The findings of this study reinforce the importance of public policy to address child care affordability: funding child care operations, together with setting maximum parent fees, are the best ways to stabilize parent fees and make them more affordable. BC is part way there. Our provincial child care fee reduction program made measurable progress on affordability but BC did not begin to set maximum fees until this year, which allowed fees to grow steeply.

The CCPA study also points to the risk of relying on a market-based approach to expand child care spaces. Regrettably, BC government initiatives to date have largely depended on individual organizations to develop new spaces and apply for a range of siloed public programs to fund them. Access to public funds has enabled for-profit providers to acquire real estate assets (child care facilities). This has helped to incentivize extensive growth in the for-profit child care sector, which this study found is significantly more expensive for parents and which other studies have documented tends to provide lower quality services.

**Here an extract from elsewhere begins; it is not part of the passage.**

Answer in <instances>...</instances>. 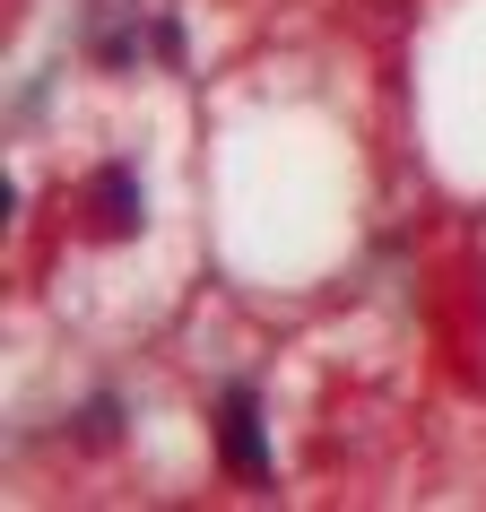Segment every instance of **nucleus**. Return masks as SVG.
<instances>
[{"label": "nucleus", "mask_w": 486, "mask_h": 512, "mask_svg": "<svg viewBox=\"0 0 486 512\" xmlns=\"http://www.w3.org/2000/svg\"><path fill=\"white\" fill-rule=\"evenodd\" d=\"M217 460L235 478H270V434H261V400L252 391H226L217 400Z\"/></svg>", "instance_id": "1"}, {"label": "nucleus", "mask_w": 486, "mask_h": 512, "mask_svg": "<svg viewBox=\"0 0 486 512\" xmlns=\"http://www.w3.org/2000/svg\"><path fill=\"white\" fill-rule=\"evenodd\" d=\"M96 235H139V183L131 174H96Z\"/></svg>", "instance_id": "2"}]
</instances>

The BC government made a strong commitment to key elements of child care system-building in the 2020 election. To achieve their commitments, it is essential that new public investments— both federal and provincial—are accountable for advancing a public system of high quality, affordable child care for all families who choose it across BC.

As recommended in the $10aDay Child Care Plan, the BC government needs to:

  1. Substantially increase direct funding to child care providers annually to secure lower parent fees, moving towards a set maximum fee of $10aDay, along with competitive wages for early childhood educators (ECEs), including a competitive provincial ECE wage grid.
  2. Stop providing public funds to acquire private assets, and introduce a multi-year child care capital budget to develop publicly owned child care facilities.

As we explained in an earlier article:

Like schools, child care facilities are a crucial part of our community infrastructure and government should play a leadership role in creating them. This would allow for proper capacity planning, creating quality spaces faster and more affordably, and ensuring that public investments create public—not private—assets. In fact, BC cannot transform the existing patchwork of child care services into a coherent quality system without a capital plan and budget for child care expansion—plus additional investments to recruit and retain well-qualified, fairly compensated educators to staff the system.

The provincial government will table its 2021 budget next month. It is an opportunity to course-correct by channeling the new, multi-year investments in child care to build an effective public system. Getting it right now will not only jump-start the pandemic recovery and advance gender equity, it will set up BC to become one of the best places to raise children in Canada.